You’re probably not familiar with Jordan, Minnesota, a town of 5,500 southwest of the Twin Cities.  The Jordan city council voted a few weeks ago to ban e-cigarette use indoors and at public gatherings.  Local governments throughout the U.S. are taking similar action, most of which is influenced by a sophisticated misinformation campaign.  A July 11 letter in the Jordan Independent (here) perfectly illustrates the role of the American Cancer Society as a principal driver of the effort to deny smokers information about and access to safer cigarette substitutes.

The letter, from an ACS volunteer, thanks the council for the ban and parrots standard exaggerations and falsehoods: e-cigs deliver toxic formaldehyde in higher amounts than smoke, threaten children’s health and don’t help smokers quit.

I have written extensively about the 30-year ACS smokeless tobacco misinformation campaign (here, here, here, here, here).  Now that organization is using the same tactics against e-cigarettes.  ACS volunteers nationwide follow a script that demonizes all forms of tobacco, the companies that market them and the people who consume them.

In Jordan, the local vaping community responded quickly to the ACS misinformation, with one commenting online: “Read some current studies, I cannot believe you are wasting money on nonsense. Say goodbye to our donations.

According to Charity Navigator, the American Cancer Society in 2013 received $878 million in contributions – nearly a billion dollars for their perceived fight against cancer.  In reality, a good portion of that largess was squandered on their dishonest and harmful tobacco prohibition crusade.

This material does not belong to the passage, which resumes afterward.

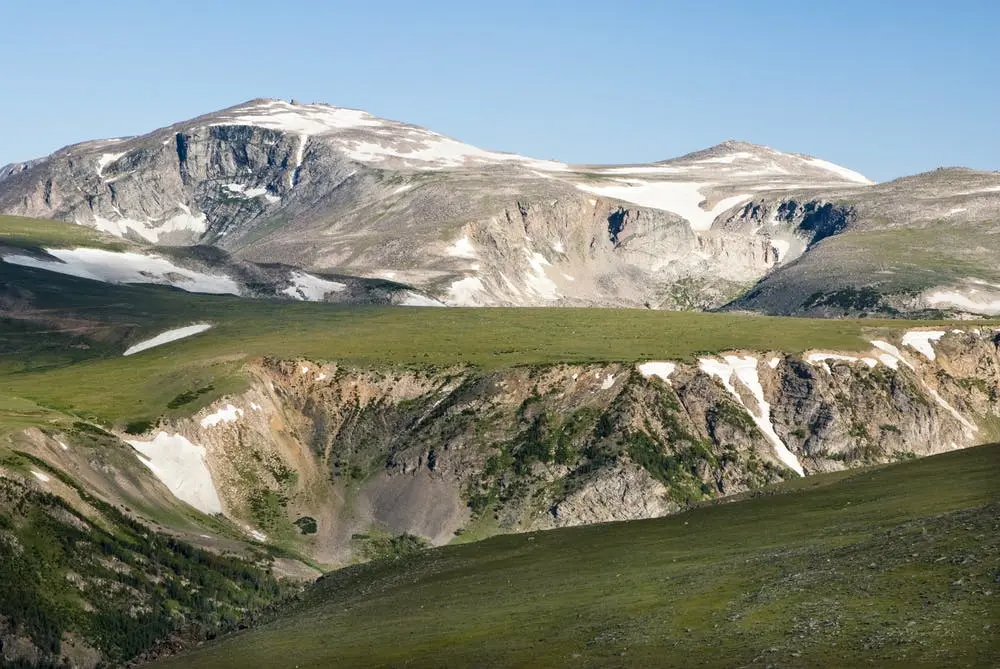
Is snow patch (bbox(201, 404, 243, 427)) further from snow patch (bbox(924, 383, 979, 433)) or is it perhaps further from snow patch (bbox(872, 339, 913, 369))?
snow patch (bbox(924, 383, 979, 433))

Last month, the Washington Times reported that the National Institutes of Health “spent $2  million [in research over three years] to have wives nag men about chewing tobacco. I was quoted in the story, saying that’s a case of “big government intervention for a small-risk lifestyle choice.”  I have documented that the NIH is spending hundreds of millions of dollars on “research” to counter tobacco harm reduction (here).  While there is little that can be done to stop this misuse of taxpayer dollars, pressure can be brought against the American Cancer Society.
    
It is time for tobacco users, their families and friends to send a message to the American Cancer Society: Say goodbye to our donations.  Tell ACS volunteers in your community that the society must acknowledge scientific facts and abandon its tobacco prohibition stance.  Until the ACS tells the truth about tobacco harm reduction, charitable contributions should be directed elsewhere. 

2 comments:

Anonymous said...

100% agree the science is out there proving that vaping is much safer than tobacco.

Karyyl said...

Even my friends who are angry at ACS still want to donate to them because they believe that is the only place to donate if we want to see a cure for cancer. I have trouble believing that is true. But IMO we need to identify who is REALLY fighting cancer (instead of promoting it like ACS is by trying to STOP people from avoiding cancerous combustible cigarettes) because people who have lost loved ones to cancer no more want to give up the fight against cancer than we want to give up the right to get away from combustibles.